The latest law proposed by European politicians in an amendment to the European Data Protection Regulation could kick millions of European teenagers off from using social media. This proposed amendment by the European lawmakers would set to increase the current legal social media age limit from 13 to 16 years old.
The draft law states: “The processing of personal data of a child below the age of 16 years shall only be lawful if and to the extent that such consent is given or authorised by the holder of parental responsibility over the child.”
Source: Woman Online Magazine
While teens between 13 to 16 years old fall in the second largest group of social media users, this proposal would effectively prevent tech companies from offering their services to young people. The move has provoked outcry from social media companies and from child safety experts who argue that it might actually put teenagers at risk. With the amendment, it would be illegal for any company, including Google, Snapchat, Facebook and even Whatsapp, to process a teenager’s data without the consent of a legal guardian.
A proposal for the General Data Protection Regulation (GDPR) was released on 25 January 2012 by the European Commission in replacement of the previous 1995 Data Protection Directive, as the previous framework was said to be outdated due to globalization and rapid technological change.
The previous Data Protection Directive is a European Union Directive, which was created to regulate the progression of personal data within the European Union. Officially known as the Directive 95/46/EC the legislation is part of the EU privacy and human rights law.
Hence, the purpose of the new European Data Protection Regulation is to harmonise the current data protection laws in place across the EU member states. As it is a ‘regulation’ instead of a ‘directive’, this would mean it is directly applicable to all EU member states without a need for national implementing legislation.
While social networks such as Facebook are ubiquitous with almost every teen and adult alike, there are however ‘dark sides’ to life on social media. Social media can open the risk of negative exposure. Perhaps the few issues this amendment would like to address are the numerous cases of online bullying, hacking, and sexting among the under-aged.

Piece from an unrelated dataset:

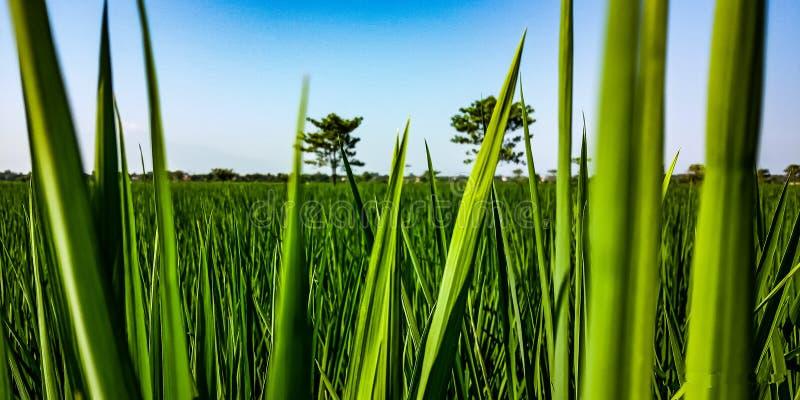 Oude rijstinstallaties die bij dichte waaier worden gezien stock fotografie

Social networking can be considered a distraction for students, while social media often seems to give people the ‘license’ to be hurtful online, leading to cyberbullying. Online bullying and harassment by peers is an extension of bullying already taking place in the victim’s school. Most kids in fact have faced some form of cyberbullying, according to a survey by i-Safe Inc., an independent e-safety firm, which discovered 58% of children reported that someone has said something mean or hurtful to them online, and one in four have had it happen more than once.
Online predators may be more common than what we believe. Innocent and gullible teens would often be the target of harassment or online stalking by adult predators.
The problem of online predators creating false social media accounts to form fake identities to deceive others (termed “catfish”) has become so common that even MTV has a TV show named as such, which aims to uncover the complexities of digital world relationships and tackle online “catfishes”.
Perhaps more prevalently amongst female teens is the issue of deteriorating self-esteem due to pressures of conformity to what’s deemed as ‘popular’. In fact, social media tends to create skewed self-images of individuals who wish to paint a picture of only the glamourous side of their lives. A research by New Flinders University found that the more time teenage girls spend on social media, caught in a world of competition for likes on Facebook, posting weight-loss progress selfies on Instagram, the more likely they are to be dissatisfied with their bodies and have low self-esteem. Even though 80% of the girls surveyed were of normal weight, almost half of them (46%) reported being dissatisfied with their body size.
With that said, most would argue that social media has the power to bring more good for teens, and thus vehemently oppose the ban on social media for teens below 16. Indeed, social media can be a major source of information, news, education and public discussion for growing teens.
A coalition of leading European Internet safety organizations and experts expressed in an open letter on Medium to European policymakers that changing the age limit “would deprive young people of educational and social opportunities in a number of ways, yet would provide no more (and likely even less) protection”. Social media can potentially be lifelines for teens to get the help they need when they are suffering from abuse, living with relatives who are addicted to drugs or alcohol, or seeking confidential LGBT support services. In some cases, social media could help with suicide prevention and mental health communities. For instance, when a teenage boy posted on his Facebook page that he was thinking of jumping off the George Washington Bridge, Port Authority officers managed to connect with him on social media and encouraged him to get help.
Socialising online for teens can be beneficial for social skills whereby shy or socially-awkward teens build a comfortable way to communicate and connect. Teens will not only be able to learn key values through observing good role models in the media, but also build political and social awareness by watching news, current affairs and documentaries, or reading about issues online.
Source: Miriam Posner
So what do you think of the new amendment to the European Data Protection Regulation? Do you believe the ‘digital age of consent’ should be raised? Lowered? Maintained? And are you a social media addict yourself?